The area is described in NGA Pub. 161, Sailing Directions (Enroute) South China Sea and the Gulf of Thailand. The navigational charts and sailing directions do not completely agree with each other as to the boundary. For example, the Sailing Directions include most of the NW area shown on Chart 93044 as outside of Dangerous ground, but exclude the Reed Bank, which is shown on Chart 93045 as inside Dangerous Ground.

Both publications divide the area into four quadrants - NW, NE, SE and SW:

===NW===
Chart 93044 – approx. 10–12°N, 113–115°E; Sailing Directions pp8–10.
- 1.21 North Danger Reef – northern and western sections
  - North Reef, North Pass, Northeast Cay, Shira Islet, Middle Pass, Southwest Cay, West Pass (N), Jenkins Patches, West Pass (S)
- 1.22 North Danger Reef – southern and eastern sections; Trident & Lys Shoals
  - South Reef, South Pass, Sabine Patches, Farquharson Patches, East Pass, Day Shoal, Iroquois Ridge; Trident Shoal, Lys Shoal
- 1.23 Thitu Reefs and surrounding
  - Thitu Island, Subi Reef
- 1.24 Loaita Bank
  - Loaita Island, Lankiam Cay
- 1.25 & 1.26 Tizard Bank
  - Namyit Island, Gaven Reefs, Sand Cay, Itu Aba Island, Petley Reef, Eldad Reef
- 1.26 West of Tizard Bank
  - Western Reef, Discovery Great Reef, Discovery Small Reef

===NE===
Chart 93045 – approx. 10–12°N, 115–117°E; Sailing Directions pp10–11.
- 1.27 East of Loaita Bank
  - Menzies Reef, Irving Reef, West York Island
- 1.27 Southampton Reefs (East of Tizard Bank)
  - Hopps Reef, Livock Reef
- Northern NE – Reed Bank
  - Nares Bank, Marie Louise Bank
- 1.27 & 1.28 Central NE
  - Jackson Atoll, Nanshan Island, Flat Island, Third Thomas Shoal, Hopkins Reef, Amy Douglas, Hirane Shoal, Hardy Reef
- 1.29 Eastern NE
  - Sandy Shoal, Seahorse Shoal, Lord Auckland Shoal, Carnatic Shoal

===SE===
Chart 93046 – approx. 8–10°N, 115–117°E; Sailing Directions pp11–12.
- 1.30 & 1.31 Eastern SE
  - Half Moon Shoal, Bombay Reef, Royal Captain Shoal
- 1.32 Central SE
  - Sabina Shoal, Boxall Reef, Second Thomas Shoal
- 1.33 & 1.34 Western SE
  - Mischief Reef, First Thomas Shoal, Alicia Annie Reef

===SW===
Chart 93047 – approx. 8–10°N, 113–115°E; Sailing Directions pp12–13.
- 1.34 & 1.35 Union Bank
  - Johnson Reef, Collins Reef, Sin Cowe Island, Whitsun Reef, Grierson Reef, Lansdowne Reef,
- 1.36 Central SW
  - Bittern Reef, Allison Reef, Cornwallis South Reef
- 1.37
  - Pearson Reef, Pigeon Reef, Commodore Reef
- 1.38
  - Investigator Shoal, Ardasier Reef, Ardasier Bank
- 1.39
  - Erica Reef, Mariveles Reef, Dallas Reef, Barque Canada Reef.

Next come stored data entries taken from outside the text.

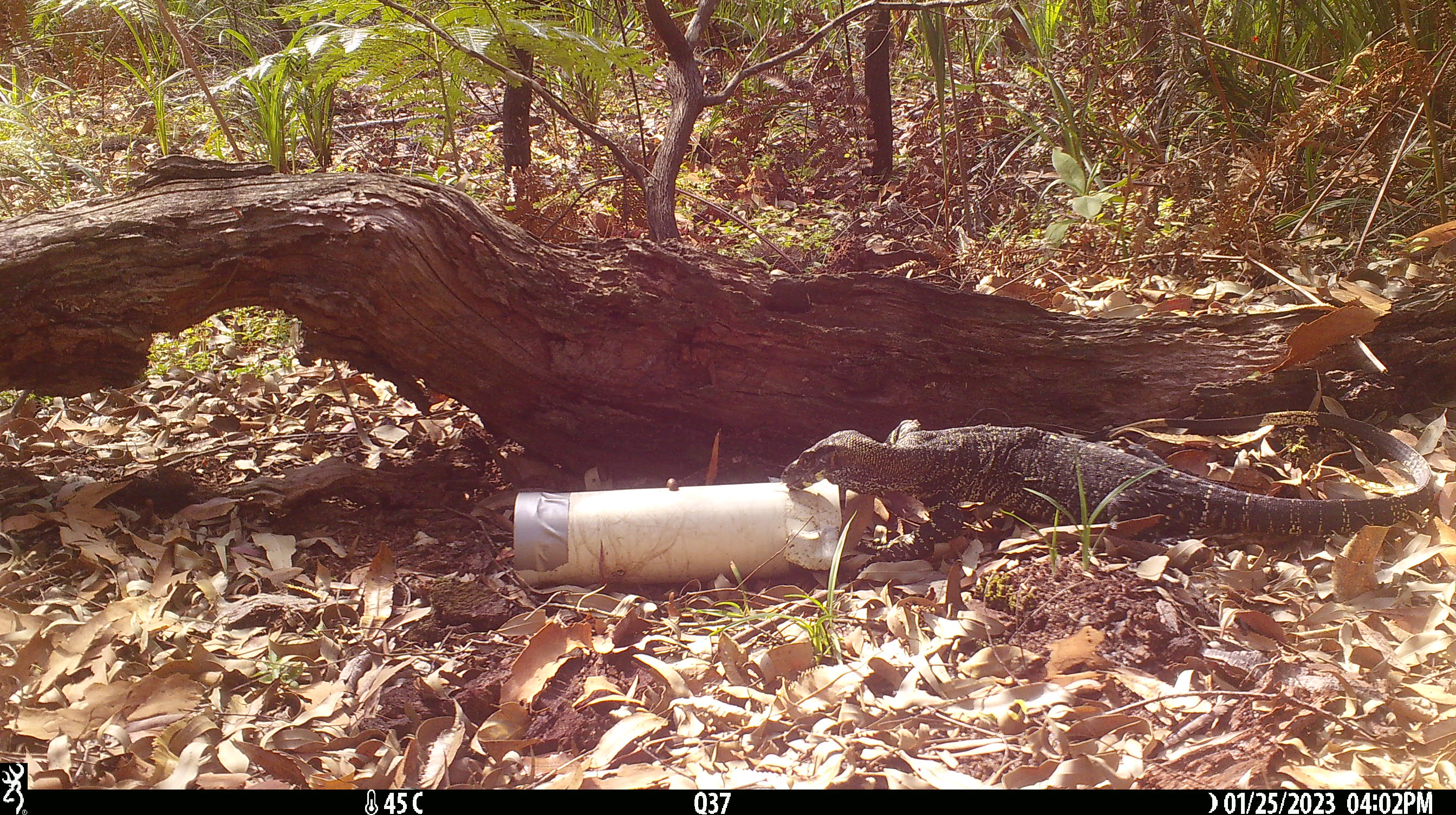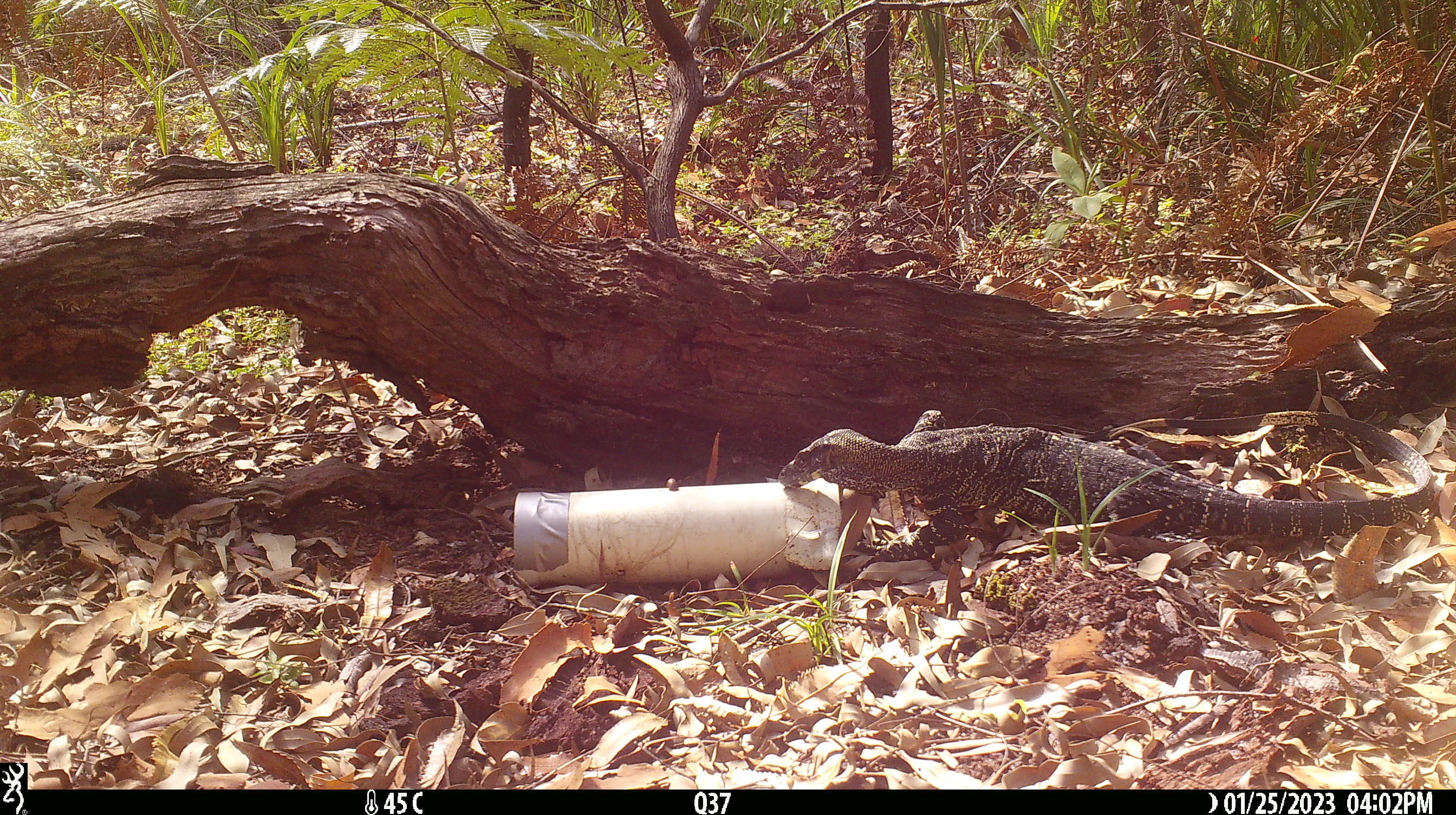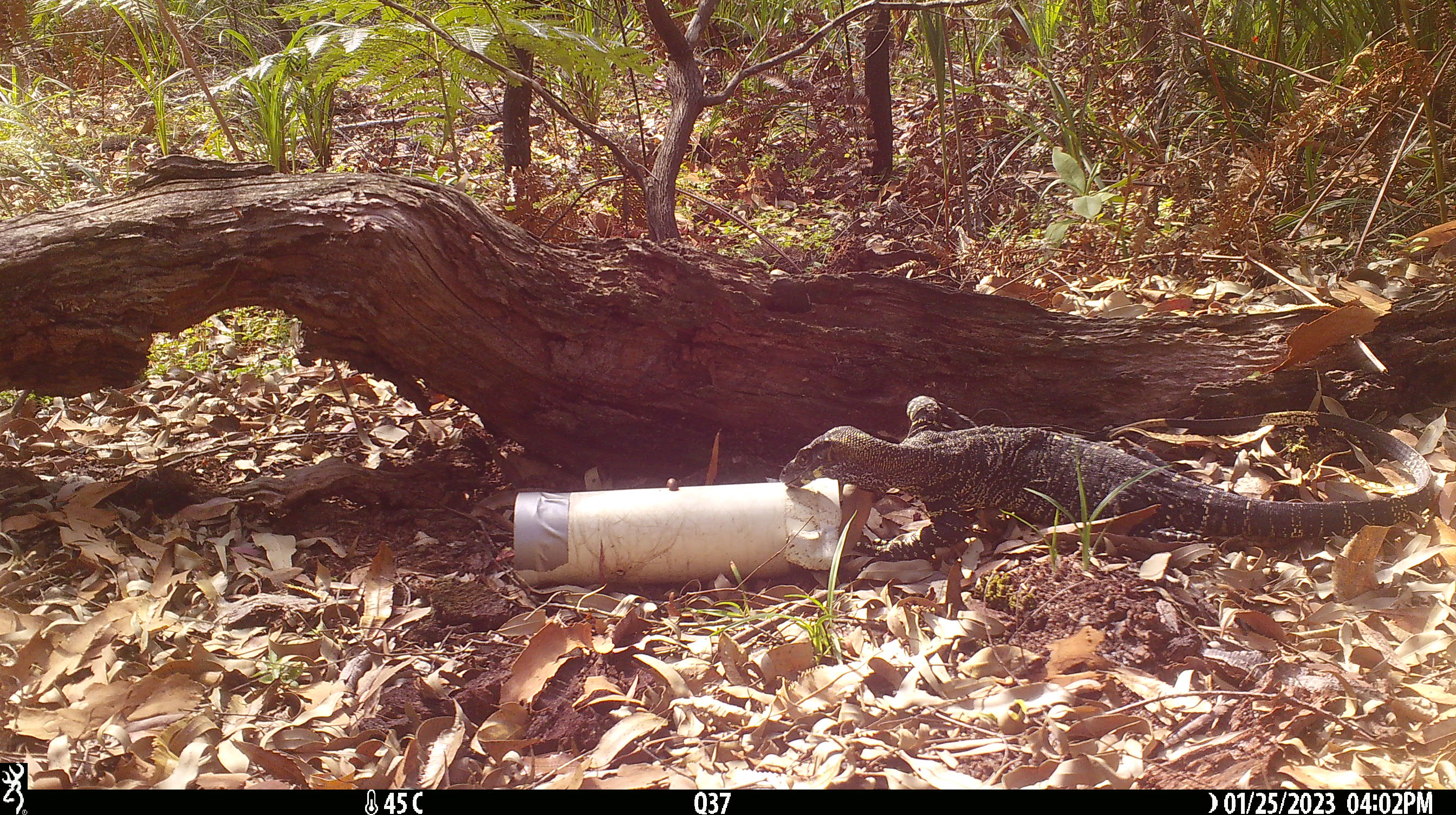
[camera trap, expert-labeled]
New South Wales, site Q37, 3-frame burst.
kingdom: Animalia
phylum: Chordata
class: Reptilia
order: Squamata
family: Varanidae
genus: Varanus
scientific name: Varanus varius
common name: lace monitor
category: goanna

==Outside of Dangerous Ground==

Sailing Directions pp13–15.
Other parts of the Spratly Islands which are not inside Dangerous Ground include:
- 1.41 – 1.43 West of Dangerous Ground
  - Fiery Cross Reef, London Reefs, Spratly Island
- 1.44 – 1.48 South West and South of Dangerous Ground
  - Amboyna Cay, Southwest Bank, Rifleman Bank, Swallow Reef

==Territorial disputes==

The sovereignty of many of the islands is disputed, as are economic claims.